Having carved out a state through the gathering of nomadic tribes, it should come to no surprise that violence and factionalism characterized the first several succession disputes in the empire. The Safavids of Newman’s book seem to spend every other succession fighting yet another civil war and when not engaged in such struggles, fighting off the Ottomans and Uzbeks and regaining lost territories taken by the same (interestingly, the Safavids never seem to initiate international conflict but are largely seen as the subjects of unwarranted violence). Yet as the empire matured and the central administration solidified, the successions became more and more confined to the political center. This progression was remarkably steady and predictable: Ismail’s death in 1524 resulted in civil war to establish the dominant tribe – the royal person remaining above the bloodshed – though upon the demise of his successor, Tahmasp, extermination of royal contenders, familiar to students of European and Ottoman succession disputes, entered the political strategy. Following that fiasco, Abbas I (r.1587-1629) altered the dominance of tribal forces by creating a slave army called the ghulam, though the tribes did retain their importance. But with the ascension of Abbas’ grandson, Safi, the tribal struggles took backseat to a flurry of political assassinations and a healthy dose of external strife, while a new center of power drawn from Turks, Tajiks, and ghulam was established. By the ascension of Abbas II in 1642, interpersonal succession conflict was restricted to the court while the dominant government structure remained intact. Similarly, the customary external threats were also unusually quiet. Sulayman’s ascension in 1666 was the smoothest yet as the inner circle quietly elected Abbas II’s successor, the borders again remaining undisturbed. The rise of Sulayman’s son, Husayn, followed a similar path.
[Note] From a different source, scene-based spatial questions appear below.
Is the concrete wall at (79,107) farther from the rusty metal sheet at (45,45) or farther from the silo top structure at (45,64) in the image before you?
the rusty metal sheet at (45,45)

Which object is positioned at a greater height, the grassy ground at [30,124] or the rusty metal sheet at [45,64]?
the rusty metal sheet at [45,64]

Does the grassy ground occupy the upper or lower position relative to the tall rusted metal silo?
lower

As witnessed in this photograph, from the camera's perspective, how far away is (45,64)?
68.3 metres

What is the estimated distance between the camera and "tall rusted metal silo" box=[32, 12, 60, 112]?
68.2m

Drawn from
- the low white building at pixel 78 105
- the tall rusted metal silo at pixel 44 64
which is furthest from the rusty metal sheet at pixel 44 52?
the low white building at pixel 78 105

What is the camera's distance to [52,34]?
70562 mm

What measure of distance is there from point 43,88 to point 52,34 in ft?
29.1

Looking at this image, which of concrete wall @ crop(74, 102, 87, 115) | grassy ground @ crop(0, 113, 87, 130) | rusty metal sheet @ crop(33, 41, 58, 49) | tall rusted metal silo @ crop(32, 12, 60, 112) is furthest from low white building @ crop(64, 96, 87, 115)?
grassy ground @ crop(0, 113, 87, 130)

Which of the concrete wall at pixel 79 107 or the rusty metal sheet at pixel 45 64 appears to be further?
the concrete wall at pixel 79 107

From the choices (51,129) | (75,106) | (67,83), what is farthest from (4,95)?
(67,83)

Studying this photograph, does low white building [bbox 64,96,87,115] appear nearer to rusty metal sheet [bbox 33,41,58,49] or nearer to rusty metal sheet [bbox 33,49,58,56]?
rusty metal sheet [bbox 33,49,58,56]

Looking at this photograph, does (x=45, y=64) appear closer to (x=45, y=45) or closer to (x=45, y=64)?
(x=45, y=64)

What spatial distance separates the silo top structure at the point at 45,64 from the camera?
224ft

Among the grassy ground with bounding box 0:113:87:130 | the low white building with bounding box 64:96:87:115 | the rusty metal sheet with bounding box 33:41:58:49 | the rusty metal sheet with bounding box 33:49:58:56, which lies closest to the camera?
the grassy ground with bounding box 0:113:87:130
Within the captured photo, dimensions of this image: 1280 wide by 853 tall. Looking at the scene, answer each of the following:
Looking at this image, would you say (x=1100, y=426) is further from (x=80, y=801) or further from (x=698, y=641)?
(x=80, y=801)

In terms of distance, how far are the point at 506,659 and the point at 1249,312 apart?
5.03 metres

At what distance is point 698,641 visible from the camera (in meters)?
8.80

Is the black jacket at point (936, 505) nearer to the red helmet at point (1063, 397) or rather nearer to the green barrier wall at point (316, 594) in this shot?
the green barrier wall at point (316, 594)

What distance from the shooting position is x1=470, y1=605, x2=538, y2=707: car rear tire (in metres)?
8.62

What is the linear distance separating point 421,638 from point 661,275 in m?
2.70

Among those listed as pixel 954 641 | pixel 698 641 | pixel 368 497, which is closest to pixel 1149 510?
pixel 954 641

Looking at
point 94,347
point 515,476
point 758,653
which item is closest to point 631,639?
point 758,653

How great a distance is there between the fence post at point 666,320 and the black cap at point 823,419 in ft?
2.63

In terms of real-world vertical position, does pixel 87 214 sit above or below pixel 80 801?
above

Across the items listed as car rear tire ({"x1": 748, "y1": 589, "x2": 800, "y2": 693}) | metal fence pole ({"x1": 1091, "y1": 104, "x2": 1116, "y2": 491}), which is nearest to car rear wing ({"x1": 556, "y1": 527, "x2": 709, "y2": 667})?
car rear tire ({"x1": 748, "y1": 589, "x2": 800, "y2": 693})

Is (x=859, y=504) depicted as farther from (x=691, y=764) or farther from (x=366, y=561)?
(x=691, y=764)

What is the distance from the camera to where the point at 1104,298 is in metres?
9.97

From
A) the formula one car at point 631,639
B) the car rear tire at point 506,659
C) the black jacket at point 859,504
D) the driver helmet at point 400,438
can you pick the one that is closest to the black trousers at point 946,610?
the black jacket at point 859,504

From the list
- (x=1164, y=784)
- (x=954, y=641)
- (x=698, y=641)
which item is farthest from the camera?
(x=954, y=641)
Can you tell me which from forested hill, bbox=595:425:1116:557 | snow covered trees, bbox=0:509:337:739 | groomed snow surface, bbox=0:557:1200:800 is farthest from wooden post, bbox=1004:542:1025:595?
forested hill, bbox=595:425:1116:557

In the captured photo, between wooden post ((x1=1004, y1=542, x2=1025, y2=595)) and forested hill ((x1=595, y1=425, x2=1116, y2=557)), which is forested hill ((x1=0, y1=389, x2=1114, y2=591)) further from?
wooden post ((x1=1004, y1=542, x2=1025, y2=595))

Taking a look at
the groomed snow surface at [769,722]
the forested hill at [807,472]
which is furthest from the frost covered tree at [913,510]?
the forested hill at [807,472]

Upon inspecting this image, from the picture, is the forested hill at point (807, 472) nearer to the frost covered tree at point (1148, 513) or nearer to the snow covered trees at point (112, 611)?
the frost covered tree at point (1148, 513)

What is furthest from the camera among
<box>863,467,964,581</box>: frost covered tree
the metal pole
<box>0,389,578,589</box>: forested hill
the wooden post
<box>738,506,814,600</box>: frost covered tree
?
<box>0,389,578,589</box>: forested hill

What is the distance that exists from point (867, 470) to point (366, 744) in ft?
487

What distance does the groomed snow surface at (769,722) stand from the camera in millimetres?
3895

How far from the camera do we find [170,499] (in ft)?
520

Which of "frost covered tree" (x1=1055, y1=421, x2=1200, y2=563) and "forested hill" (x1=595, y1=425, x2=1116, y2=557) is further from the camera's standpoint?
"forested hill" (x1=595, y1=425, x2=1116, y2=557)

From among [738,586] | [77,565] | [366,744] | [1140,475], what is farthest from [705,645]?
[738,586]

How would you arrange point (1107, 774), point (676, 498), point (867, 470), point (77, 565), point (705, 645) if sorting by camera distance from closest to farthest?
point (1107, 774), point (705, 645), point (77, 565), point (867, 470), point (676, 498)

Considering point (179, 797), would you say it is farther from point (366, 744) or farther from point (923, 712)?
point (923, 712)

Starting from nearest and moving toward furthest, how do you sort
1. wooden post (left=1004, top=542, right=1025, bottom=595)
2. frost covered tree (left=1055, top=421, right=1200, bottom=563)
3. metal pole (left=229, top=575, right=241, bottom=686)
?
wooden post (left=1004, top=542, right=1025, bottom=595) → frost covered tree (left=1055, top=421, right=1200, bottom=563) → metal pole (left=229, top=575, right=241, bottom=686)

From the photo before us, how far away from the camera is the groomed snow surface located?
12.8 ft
Despite the obvious excitement that should animate this Safavid history, Newman’s delivery serves to render the tale purely academic. Each chapter is broken up into largely the same categories of military overview, marriage lists, politico-religious interaction, and artistic expression of the new era, leaving the text with the feel of a catalogue of antiquarian scholarship. Information is Newman’s watchword, and the author mercilessly crams as much data onto each page as he can, often at the expense of the narrative. Safavid history is clearly brimming with drama and intrigue, yet Newman considers his task to be analytical in the larger scheme, eschewing potentially exhilarating adventure for truncated accounts of wars and interpersonal struggles. Such is the attempted coup by Ismail’s half-brother, Sulayman; his bid to oust his brother and gain popular support is delivered with dry indifference and his summary execution left uninterestedly ambiguous – one does not even get any idea of just how the plot failed. Such drama aside, it is the political alliances that interest Newman, and each chapter has its allotted section devoted to marriages and attempts at the same. As the Safavids depended upon unreliable and semi-autonomous tribes, such ties were key to promoting unity. But Newman seems preoccupied with enumerating in detail the various alliances and near-alliances engaged in through this practice, and in his characteristic fashion these accounts come across as catalogues with little apparent meaning for the monarch in question, the sheer volume of Dickensian interconnection leaving the reader groping through the seemingly random names and relations. But unlike a novelist, Newman treats the narrative of such events as a necessary evil, the task of coloring and invigorating the tale a chore to which he is not about so subject himself.
Semantics also enter the picture as Newman appears convinced that his readers (both specialists and non) are as concerned as he is himself with haggling over the proper word-choice to accurately reflect his erudite studies. Pity the casual reader who picks up Safavid Iran, for the author takes issue with words like “state,” a term troubling to Newman as it carries too many “preconceived notions;” i.e. “a highly centralized administrative apparatus with a monopoly on military and, in its totalitarian versions, political power and formal lines of administrative practice and procedure, as well as fixed, internationally agreed-upon borders, a single language, and a generally homogenous population.” Unless the reader comes to the same conclusion, he will be perplexed to find Newman attempting to alleviate all such unpleasant “confusion” by inserting “project,” “polity,” and “realm” as alternative terms, as though these first two somehow impart greater clarity. Much of Newman’s political jargon follows a similar pattern.
Safavid Iran is at its very basic level an informative introduction to the empire that divides the medieval Middle East from the modern. Though troublesome to follow at times, it nonetheless breaks down each epoch in detail so as to aid the reader in grasping the development of the empire, blow-by-blow. Whether Newman’s approach aids or hampers the reader is subject to opinion.